Leon Bailey ha assaggiato la passione del pubblico romanista sabato sera contro l’Inter. “Atmosfera unica”, ha scritto sui social dopo la sconfitta contro i nerazzurri.

Il giamaicano finalmente è tornato a giocare, dopo lo sfortunato esordio della sua avventura romanista. Sceso infatti dall’aereo a metà agosto e firmato il contratto con la Roma (guadagnerà 3.3 milioni annui) Bailey si è infortunato gravemente al termine del suo primissimo allenamento.

Il percorso di recupero è stato particolarmente lungo, anche più di quanto si aspettasse lo staff giallorosso e Gasp, dopo aver detto che sarebbe stato realmente pronto entro una decina di giorni, sabato sera a sorpresa l’ha buttato dentro negli ultimi venti minuti.

Nulla di trascendentale, però Bailey ha già mostrato due caratteristiche che potrebbe far molto comodo all’attacco, fin qui asfittico dei giallorossi: la duttilità, perchè ha giostrato inizialmente sulla sinistra per poi esser dirottato sulla fascia destra; l’imprevedibilità. Tra le linee è un calciatore che rispetto a tutti gli altri della rosa (forse escluso Soulè) ha nel gioco di gambe e la rapidità d’esecuzione quando punto l’uomo, la sua forza migliore.

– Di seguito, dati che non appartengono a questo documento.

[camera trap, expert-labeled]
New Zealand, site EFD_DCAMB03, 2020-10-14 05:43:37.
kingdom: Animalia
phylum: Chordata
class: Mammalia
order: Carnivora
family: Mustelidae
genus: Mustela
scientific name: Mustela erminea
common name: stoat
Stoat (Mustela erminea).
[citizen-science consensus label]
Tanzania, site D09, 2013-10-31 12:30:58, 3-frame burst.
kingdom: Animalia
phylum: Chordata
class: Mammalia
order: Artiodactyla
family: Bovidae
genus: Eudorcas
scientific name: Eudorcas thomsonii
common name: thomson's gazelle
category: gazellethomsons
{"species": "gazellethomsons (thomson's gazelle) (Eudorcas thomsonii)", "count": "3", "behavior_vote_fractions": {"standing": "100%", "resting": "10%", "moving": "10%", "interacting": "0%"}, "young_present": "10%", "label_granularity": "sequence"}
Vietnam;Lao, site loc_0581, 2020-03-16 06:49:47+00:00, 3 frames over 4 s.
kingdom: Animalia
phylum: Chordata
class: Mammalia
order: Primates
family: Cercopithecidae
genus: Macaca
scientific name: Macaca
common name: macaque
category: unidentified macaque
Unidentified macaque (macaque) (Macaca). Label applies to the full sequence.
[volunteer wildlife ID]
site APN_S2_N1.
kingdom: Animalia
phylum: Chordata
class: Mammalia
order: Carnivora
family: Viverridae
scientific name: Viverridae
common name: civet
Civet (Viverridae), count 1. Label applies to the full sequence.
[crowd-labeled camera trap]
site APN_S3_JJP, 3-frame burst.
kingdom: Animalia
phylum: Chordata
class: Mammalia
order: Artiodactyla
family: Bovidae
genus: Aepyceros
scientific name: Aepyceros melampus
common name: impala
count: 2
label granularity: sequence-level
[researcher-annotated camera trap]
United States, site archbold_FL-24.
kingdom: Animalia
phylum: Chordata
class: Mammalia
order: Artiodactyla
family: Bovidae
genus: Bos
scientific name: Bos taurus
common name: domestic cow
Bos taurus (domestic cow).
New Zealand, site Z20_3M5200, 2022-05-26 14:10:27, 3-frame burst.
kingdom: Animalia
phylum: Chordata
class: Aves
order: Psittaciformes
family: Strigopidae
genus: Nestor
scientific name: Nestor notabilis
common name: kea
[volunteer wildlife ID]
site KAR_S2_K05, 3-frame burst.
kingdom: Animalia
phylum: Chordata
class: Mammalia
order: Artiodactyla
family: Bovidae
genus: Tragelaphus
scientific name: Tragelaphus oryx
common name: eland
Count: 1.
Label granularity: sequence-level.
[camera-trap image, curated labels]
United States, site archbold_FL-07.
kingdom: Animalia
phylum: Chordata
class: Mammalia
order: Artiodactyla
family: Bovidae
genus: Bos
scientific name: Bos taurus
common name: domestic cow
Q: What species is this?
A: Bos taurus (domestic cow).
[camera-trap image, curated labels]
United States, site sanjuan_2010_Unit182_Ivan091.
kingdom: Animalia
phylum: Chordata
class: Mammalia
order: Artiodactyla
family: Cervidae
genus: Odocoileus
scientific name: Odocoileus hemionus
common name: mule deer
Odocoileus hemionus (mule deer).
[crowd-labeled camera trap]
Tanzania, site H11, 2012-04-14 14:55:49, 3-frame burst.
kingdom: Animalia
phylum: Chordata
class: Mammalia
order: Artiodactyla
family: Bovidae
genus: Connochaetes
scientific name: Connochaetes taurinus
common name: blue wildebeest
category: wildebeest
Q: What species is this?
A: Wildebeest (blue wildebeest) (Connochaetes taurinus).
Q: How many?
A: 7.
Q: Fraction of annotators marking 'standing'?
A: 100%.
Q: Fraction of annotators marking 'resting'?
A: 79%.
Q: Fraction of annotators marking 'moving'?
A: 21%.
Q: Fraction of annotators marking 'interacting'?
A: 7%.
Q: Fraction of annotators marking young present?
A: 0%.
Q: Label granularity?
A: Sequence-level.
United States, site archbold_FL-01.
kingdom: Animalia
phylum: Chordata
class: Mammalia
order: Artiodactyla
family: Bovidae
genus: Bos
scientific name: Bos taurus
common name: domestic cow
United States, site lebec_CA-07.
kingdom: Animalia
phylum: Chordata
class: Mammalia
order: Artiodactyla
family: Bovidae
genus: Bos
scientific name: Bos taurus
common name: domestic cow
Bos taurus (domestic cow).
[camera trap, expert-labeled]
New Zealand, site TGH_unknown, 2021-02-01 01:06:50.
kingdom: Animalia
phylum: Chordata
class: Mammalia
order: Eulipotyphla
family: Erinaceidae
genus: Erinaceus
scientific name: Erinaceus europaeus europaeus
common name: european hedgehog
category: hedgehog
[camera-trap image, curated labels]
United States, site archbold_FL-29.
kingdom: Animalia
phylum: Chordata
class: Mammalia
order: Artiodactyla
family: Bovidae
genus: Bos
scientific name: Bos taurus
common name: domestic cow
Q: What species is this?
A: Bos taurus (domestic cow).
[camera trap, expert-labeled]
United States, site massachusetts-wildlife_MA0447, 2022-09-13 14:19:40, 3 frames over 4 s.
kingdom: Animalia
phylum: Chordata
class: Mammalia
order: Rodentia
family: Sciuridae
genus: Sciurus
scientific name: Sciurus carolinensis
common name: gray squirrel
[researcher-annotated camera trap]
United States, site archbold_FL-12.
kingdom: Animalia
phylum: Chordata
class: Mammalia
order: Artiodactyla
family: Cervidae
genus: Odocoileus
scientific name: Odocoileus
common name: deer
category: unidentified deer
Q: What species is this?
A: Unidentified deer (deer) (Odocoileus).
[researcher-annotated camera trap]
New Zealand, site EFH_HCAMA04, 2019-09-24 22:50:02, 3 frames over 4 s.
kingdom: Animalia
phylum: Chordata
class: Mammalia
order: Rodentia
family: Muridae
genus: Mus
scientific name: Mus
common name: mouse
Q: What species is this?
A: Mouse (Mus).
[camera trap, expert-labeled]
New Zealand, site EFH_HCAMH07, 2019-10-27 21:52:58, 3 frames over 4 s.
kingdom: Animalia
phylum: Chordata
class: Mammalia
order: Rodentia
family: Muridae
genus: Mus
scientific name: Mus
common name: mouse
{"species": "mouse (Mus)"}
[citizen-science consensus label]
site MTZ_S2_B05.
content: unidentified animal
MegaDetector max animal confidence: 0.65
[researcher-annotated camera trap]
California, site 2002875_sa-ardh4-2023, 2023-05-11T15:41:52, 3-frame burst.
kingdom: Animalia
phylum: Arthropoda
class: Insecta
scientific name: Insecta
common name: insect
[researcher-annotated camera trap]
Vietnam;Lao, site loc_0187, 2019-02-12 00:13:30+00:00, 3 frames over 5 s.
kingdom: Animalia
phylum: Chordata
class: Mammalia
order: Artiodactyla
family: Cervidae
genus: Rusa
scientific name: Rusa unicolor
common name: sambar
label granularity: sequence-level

“Ovviamente non posso essere felice, perché il risultato non è stato a nostro favore, ma posso dire di essere contento per essere rientrato. Spero di poter aiutare molto la squadra.” – ha dichiarato felice al termine della sfida contro l’Inter: “Non è stato un inizio fortunato per me, ma ora sono rientrato dall’infortunio e spero di potermi inserire in questa squadra e aiutarla a progredire nella giusta direzione, come so che questi calciatori sono in grado di fare. Ma il cammino è ancora lungo, dobbiamo restare positivi: la prossima partita arriverà presto. Dobbiamo concentrarci su quella e dimenticare questa partita il prima possibile ,perché dobbiamo solo guardare avanti”.